### WORK TO BE COMPLETED
Only the lines from the line holding "How much of a distance is" to the last line should be output, each exactly as given.

### DATA SHOWN
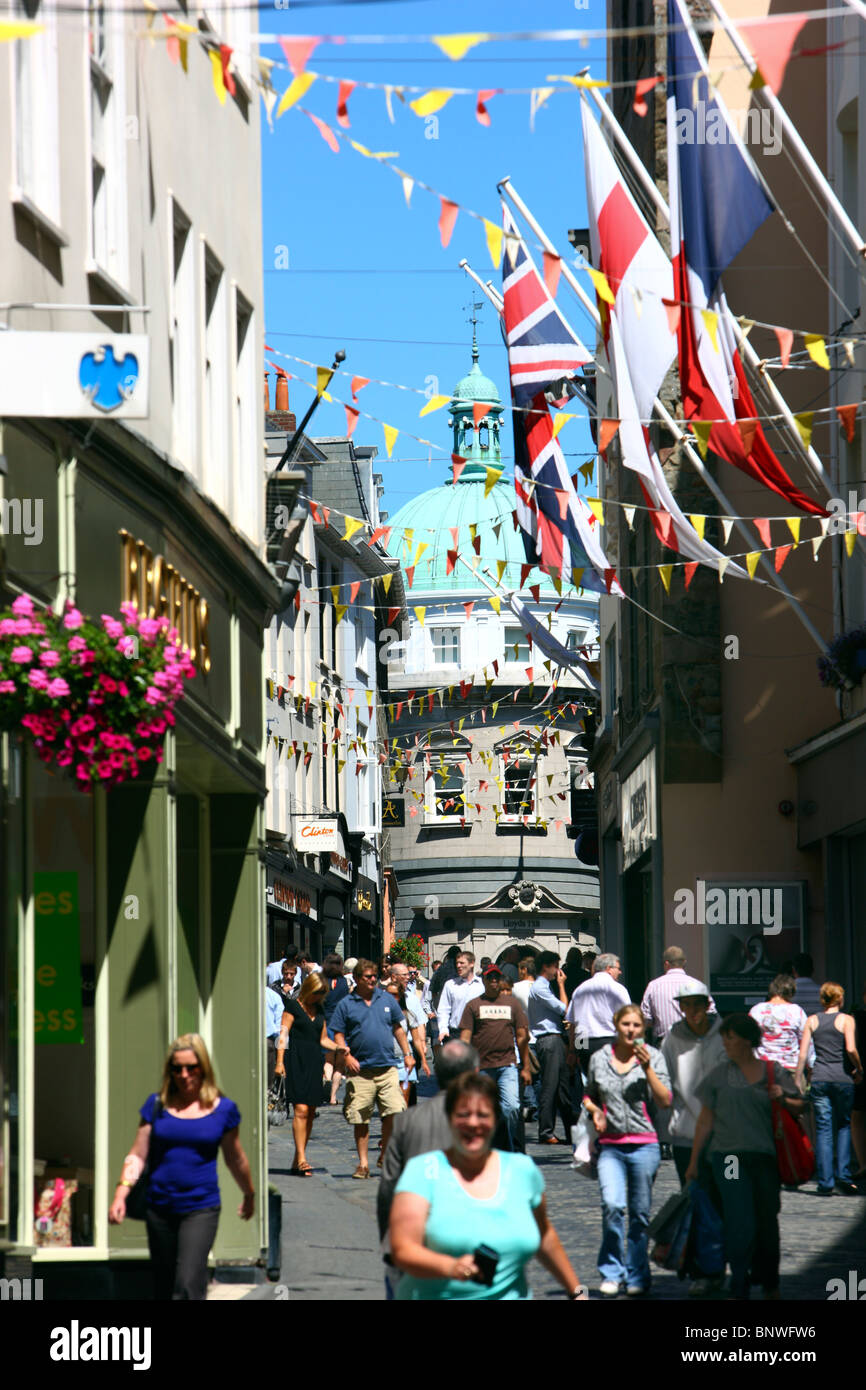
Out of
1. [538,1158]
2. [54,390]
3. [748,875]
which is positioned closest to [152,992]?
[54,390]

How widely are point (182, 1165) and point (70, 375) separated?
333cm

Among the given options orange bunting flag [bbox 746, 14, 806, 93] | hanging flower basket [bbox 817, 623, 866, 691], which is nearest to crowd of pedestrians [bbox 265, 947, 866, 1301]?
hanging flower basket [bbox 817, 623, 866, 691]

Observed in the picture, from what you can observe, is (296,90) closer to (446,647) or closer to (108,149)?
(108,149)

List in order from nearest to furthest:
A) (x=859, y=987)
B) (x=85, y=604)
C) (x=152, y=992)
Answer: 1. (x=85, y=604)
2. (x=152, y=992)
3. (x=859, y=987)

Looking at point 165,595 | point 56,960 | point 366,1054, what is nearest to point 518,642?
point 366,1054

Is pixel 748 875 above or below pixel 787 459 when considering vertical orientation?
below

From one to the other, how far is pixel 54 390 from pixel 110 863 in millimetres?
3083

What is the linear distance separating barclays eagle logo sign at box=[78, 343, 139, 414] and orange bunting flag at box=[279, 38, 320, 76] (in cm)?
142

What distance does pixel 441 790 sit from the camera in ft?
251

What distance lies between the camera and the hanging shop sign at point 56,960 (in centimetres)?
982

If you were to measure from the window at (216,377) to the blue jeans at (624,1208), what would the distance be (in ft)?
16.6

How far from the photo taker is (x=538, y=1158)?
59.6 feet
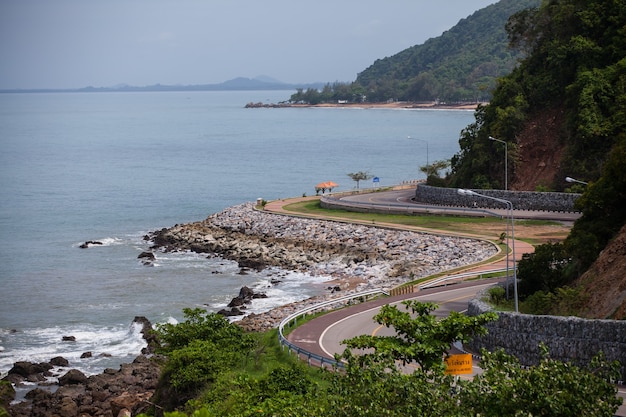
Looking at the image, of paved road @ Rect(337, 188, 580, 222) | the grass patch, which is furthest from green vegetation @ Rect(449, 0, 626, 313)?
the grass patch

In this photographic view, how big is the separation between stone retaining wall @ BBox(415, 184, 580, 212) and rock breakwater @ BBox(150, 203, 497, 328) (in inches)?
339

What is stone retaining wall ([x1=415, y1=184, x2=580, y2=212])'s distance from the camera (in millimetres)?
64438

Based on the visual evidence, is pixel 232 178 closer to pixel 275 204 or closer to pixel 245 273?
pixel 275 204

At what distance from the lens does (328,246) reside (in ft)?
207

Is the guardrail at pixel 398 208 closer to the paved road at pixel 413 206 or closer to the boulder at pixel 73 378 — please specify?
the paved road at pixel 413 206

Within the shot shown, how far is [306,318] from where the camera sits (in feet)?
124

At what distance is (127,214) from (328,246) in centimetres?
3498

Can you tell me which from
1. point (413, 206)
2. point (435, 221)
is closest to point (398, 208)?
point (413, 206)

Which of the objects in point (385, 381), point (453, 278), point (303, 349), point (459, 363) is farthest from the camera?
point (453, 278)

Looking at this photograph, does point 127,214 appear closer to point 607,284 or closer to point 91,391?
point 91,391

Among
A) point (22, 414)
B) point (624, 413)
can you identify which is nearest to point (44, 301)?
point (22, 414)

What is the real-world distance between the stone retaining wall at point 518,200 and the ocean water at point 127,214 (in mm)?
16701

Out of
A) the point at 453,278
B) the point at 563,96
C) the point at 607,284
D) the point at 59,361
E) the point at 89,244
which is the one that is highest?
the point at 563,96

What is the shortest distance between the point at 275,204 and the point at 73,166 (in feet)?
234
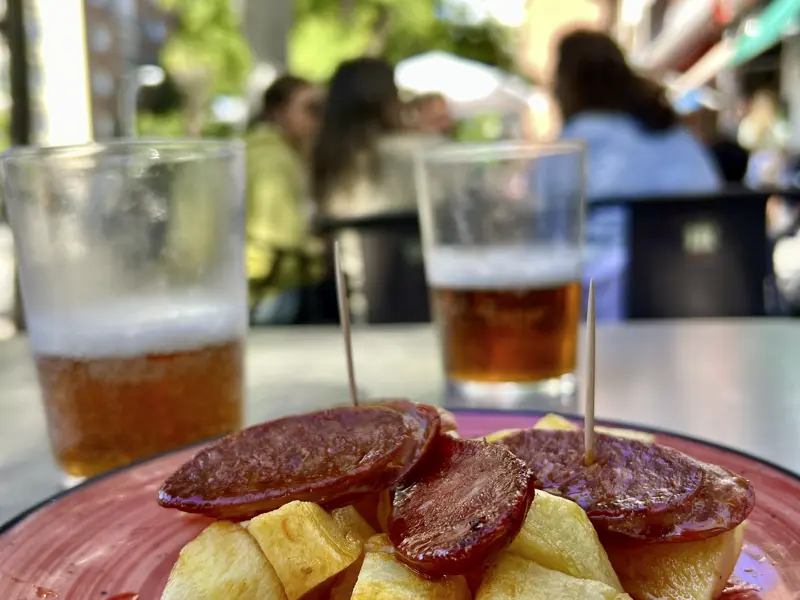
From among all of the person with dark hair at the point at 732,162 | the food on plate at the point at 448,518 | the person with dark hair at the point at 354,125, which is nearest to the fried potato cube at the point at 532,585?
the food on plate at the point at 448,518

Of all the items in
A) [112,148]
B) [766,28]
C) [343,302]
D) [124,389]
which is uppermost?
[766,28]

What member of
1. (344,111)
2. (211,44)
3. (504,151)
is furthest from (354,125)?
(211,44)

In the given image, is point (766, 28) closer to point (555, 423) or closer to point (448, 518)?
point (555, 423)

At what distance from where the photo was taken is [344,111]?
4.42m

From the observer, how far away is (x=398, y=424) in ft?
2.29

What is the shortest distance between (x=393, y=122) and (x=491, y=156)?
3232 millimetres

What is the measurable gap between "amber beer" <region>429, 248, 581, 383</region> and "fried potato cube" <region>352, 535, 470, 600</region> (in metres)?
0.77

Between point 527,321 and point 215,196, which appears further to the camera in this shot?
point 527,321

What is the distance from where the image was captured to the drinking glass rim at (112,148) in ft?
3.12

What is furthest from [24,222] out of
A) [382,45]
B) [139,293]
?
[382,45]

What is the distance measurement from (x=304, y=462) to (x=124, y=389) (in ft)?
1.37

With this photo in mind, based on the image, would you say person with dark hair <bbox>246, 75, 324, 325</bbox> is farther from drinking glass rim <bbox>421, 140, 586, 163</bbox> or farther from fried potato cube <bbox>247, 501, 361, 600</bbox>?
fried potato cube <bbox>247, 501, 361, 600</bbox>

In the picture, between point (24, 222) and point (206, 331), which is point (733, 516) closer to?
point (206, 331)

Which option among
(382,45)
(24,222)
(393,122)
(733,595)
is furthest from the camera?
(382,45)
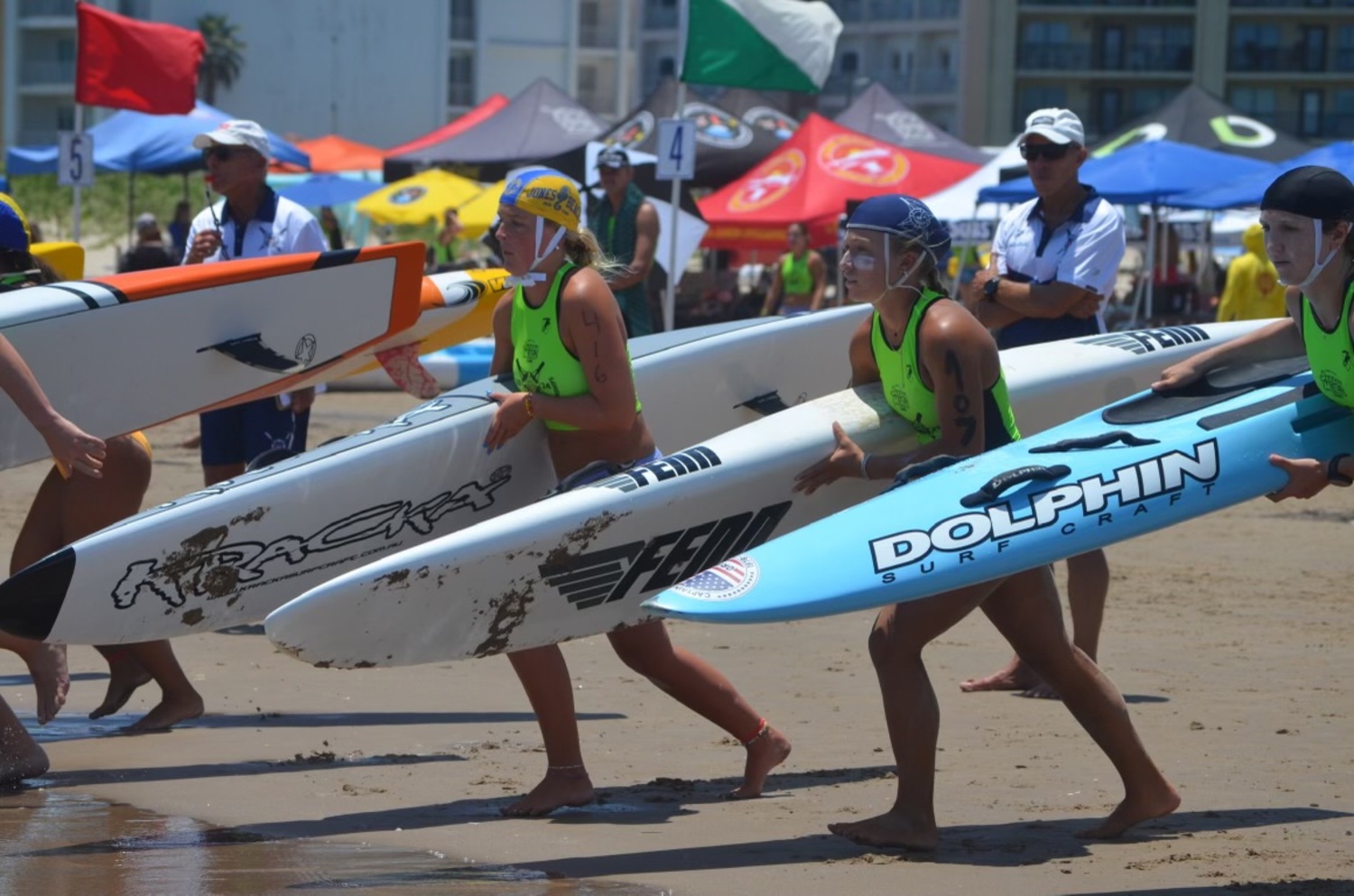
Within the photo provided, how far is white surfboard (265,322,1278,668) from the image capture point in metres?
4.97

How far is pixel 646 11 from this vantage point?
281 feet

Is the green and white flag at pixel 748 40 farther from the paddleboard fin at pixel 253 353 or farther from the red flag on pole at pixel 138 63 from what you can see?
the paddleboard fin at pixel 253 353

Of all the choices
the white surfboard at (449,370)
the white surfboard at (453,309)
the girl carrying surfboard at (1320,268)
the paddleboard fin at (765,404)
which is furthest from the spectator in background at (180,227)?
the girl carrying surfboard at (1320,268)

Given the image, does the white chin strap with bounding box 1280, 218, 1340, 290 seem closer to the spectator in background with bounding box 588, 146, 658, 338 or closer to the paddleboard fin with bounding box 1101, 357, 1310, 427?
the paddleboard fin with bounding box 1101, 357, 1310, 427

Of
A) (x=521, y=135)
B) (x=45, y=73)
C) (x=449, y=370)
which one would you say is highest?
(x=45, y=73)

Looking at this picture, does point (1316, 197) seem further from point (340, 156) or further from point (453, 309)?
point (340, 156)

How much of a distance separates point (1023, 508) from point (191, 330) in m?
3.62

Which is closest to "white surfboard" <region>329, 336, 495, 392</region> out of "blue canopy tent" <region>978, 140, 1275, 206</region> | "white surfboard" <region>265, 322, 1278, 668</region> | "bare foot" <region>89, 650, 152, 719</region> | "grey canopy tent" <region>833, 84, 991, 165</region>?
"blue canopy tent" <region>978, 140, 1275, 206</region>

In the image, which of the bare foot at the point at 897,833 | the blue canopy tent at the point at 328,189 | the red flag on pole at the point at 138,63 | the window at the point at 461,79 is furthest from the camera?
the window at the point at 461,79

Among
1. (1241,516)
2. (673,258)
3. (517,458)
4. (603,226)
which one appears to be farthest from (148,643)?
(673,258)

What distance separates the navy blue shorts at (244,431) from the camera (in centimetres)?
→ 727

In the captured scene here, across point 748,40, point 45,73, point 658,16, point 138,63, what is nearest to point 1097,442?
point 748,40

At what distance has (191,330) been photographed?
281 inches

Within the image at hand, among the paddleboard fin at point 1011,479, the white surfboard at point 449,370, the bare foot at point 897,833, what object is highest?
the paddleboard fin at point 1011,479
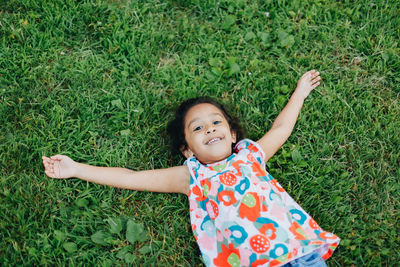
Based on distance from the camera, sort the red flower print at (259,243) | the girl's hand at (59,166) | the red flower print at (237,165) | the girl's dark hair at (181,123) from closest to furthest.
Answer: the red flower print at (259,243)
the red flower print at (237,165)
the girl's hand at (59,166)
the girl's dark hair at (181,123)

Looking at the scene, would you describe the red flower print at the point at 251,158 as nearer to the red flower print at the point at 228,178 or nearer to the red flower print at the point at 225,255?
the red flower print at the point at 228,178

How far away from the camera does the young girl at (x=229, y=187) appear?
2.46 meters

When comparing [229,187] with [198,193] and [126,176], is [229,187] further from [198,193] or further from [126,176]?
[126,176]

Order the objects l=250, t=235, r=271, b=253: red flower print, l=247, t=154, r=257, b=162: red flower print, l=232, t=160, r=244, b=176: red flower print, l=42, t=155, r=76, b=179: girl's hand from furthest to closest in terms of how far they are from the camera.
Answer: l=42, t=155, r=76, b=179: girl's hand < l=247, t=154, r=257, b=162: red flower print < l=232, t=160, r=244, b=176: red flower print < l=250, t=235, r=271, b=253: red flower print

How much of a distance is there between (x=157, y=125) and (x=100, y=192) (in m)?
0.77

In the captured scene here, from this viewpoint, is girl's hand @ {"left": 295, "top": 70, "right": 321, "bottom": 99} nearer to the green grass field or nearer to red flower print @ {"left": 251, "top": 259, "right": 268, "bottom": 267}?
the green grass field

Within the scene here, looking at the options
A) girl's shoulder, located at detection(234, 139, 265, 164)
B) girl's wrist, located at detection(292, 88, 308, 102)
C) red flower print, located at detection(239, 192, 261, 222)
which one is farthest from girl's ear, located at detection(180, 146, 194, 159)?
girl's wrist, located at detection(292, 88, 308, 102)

### EXPECTED OUTPUT
How much of a distance is there between (x=157, y=125) and (x=100, y=192) (in m)?
0.77

In the captured scene here, from this viewpoint, is girl's hand @ {"left": 295, "top": 70, "right": 321, "bottom": 99} nearer to the green grass field or nearer to red flower print @ {"left": 251, "top": 259, "right": 268, "bottom": 267}?
the green grass field

Within the scene here, looking at the options
A) girl's shoulder, located at detection(234, 139, 265, 164)
B) girl's wrist, located at detection(292, 88, 308, 102)
C) red flower print, located at detection(239, 192, 261, 222)
which one is farthest from girl's ear, located at detection(180, 146, 194, 159)?
girl's wrist, located at detection(292, 88, 308, 102)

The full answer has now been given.